Luciano Cunha Luciano Cunha
Jun 29, 2010 12:00:00 AM

There are many tools businesses can use to help improve their operations and revenue. One of the most robust and customizable of those tools is Enterprise Resource Planning (ERP) software. When it is implemented properly, ERP software can help streamline business processes in industries ranging from construction to manufacturing.

However, sometimes implementation can fail, as ERP and More details in its story “How not to implement and use ERP software”. When it does, that same software that should be helping can become frustrating for employees.

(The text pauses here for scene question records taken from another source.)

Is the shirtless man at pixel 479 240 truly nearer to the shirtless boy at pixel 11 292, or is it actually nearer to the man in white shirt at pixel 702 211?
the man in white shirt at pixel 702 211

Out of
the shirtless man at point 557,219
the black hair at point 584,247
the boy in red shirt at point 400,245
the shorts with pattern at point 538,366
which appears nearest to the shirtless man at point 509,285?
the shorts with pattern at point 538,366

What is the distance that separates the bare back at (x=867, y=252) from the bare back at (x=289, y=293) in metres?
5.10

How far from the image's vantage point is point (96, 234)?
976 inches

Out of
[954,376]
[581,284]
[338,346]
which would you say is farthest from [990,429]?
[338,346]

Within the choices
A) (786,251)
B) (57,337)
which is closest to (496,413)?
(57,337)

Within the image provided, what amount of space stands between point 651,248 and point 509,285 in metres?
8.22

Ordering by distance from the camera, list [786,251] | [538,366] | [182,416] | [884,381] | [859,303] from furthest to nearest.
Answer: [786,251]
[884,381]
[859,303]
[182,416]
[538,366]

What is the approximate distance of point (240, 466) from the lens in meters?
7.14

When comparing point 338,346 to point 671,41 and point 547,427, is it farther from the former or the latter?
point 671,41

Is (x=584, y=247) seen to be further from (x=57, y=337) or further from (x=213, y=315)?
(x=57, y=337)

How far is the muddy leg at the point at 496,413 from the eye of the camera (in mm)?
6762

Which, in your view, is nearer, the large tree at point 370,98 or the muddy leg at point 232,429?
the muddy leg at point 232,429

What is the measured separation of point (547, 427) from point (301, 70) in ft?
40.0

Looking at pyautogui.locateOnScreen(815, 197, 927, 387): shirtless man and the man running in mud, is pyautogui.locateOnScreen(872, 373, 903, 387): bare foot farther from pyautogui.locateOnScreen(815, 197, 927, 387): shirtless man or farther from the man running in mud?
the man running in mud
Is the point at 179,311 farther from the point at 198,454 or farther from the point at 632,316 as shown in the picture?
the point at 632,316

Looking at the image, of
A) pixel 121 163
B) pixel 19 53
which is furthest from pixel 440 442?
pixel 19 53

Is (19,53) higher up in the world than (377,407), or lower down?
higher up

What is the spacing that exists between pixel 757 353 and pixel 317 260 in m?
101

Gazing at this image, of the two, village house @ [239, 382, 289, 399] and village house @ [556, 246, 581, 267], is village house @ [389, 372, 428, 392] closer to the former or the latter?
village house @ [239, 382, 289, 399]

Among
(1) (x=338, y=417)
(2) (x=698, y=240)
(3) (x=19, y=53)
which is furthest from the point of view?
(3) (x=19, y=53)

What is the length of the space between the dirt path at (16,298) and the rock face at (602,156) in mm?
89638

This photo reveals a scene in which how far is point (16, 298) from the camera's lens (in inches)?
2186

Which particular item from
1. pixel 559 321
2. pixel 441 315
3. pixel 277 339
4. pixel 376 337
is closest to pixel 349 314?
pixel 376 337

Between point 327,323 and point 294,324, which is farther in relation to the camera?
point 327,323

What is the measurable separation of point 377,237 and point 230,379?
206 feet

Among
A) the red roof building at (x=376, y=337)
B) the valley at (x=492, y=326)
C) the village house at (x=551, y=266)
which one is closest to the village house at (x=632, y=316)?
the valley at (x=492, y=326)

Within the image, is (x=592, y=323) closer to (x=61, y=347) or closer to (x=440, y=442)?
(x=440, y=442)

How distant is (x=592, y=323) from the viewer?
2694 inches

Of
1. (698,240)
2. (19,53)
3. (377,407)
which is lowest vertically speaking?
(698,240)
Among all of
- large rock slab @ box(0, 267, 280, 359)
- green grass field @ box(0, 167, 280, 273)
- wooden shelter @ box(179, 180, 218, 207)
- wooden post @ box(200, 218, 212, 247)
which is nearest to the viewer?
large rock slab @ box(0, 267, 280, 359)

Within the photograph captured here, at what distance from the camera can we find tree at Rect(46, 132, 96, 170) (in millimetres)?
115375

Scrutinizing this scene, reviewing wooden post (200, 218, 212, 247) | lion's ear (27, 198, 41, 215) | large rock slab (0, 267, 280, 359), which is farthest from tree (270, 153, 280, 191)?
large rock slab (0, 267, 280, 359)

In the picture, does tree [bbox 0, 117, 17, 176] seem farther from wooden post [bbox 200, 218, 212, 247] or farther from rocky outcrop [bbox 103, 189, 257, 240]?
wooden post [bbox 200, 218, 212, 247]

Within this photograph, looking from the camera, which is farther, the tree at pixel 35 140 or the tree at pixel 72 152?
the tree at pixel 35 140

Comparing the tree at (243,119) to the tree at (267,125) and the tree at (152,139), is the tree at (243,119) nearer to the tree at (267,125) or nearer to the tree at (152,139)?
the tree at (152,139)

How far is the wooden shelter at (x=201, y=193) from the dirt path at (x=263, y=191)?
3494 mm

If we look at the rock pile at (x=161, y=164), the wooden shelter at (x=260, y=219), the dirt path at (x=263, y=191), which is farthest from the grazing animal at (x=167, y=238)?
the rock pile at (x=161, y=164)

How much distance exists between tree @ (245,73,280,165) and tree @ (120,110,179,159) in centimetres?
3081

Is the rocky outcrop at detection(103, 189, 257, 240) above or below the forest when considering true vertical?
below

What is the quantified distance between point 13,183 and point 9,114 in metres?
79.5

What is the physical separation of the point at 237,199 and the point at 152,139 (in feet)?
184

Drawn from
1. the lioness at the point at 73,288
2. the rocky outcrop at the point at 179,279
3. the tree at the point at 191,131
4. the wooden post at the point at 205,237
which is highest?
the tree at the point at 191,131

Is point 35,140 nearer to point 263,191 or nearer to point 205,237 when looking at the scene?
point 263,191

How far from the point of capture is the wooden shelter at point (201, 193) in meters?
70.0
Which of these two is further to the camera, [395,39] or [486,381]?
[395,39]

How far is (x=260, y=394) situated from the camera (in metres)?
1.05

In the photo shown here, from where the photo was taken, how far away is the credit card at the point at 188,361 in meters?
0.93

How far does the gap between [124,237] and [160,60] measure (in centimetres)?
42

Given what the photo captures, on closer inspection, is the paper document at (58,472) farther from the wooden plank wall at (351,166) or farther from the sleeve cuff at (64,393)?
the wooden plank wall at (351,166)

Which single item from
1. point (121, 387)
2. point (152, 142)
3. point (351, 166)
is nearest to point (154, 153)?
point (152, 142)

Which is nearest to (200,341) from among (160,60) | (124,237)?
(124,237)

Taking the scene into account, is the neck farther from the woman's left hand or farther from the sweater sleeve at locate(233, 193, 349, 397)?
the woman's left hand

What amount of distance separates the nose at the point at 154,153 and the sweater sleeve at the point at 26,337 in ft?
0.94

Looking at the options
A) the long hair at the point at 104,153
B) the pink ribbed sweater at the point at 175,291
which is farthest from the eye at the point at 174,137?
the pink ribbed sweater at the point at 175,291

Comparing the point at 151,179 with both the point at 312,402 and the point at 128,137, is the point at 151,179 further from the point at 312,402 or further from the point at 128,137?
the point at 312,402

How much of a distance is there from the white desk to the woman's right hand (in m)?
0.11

Determining whether or not your implementation has failed can often be one of the more challenging aspects of ERP software.  Here are some of the signs that your ERP implementation has gone wrong:

  • Employees Feeling Frustrated & Demoralized – In the case published on ERP and More, an employee using an ERP software that was poorly implemented found himself “clocking in and clocking out” for each and every single task and yet feeling as though he was reporting to no one.  Productivity of employees is key but not at the expense of their sanity.

  • Your ERP is All About the Numbers – A properly implemented ERP solution should improve your processes through technology, not  simply count numbers and make sure each and every person is meeting their quotas.  When in the design stage, understanding the difference between which processes need improving and which don’t is important.

  • Employees Failing to See the Benefit – Similar to the first sign, if your employees fail to see the benefit of ERP software, your ERP implementation is failed.  A properly implemented ERP solution shows the employees, from the very first step, how it will change their jobs for the better and benefit them.  The more onboard they are, the higher the utilization of the system and the better adoption.

  • The Wrong Person Enters the Wrong Data – A poorly implemented ERP system means that the wrong person is in charge of entering the data.  As the ERP and More article mentions, “Drive data collection to the source” means that the person who is most responsible for the source of the data needs to be the one entering it.  If this isn’t the case, once again the ERP has failed.

As much as ERP software can fail if not implemented properly, it can also be one of the strongest tools available to help a company improve its operations.  And the best part is, several companies dedicate themselves to providing the consultation necessary to either ensure a smooth implementation or correct a rough one.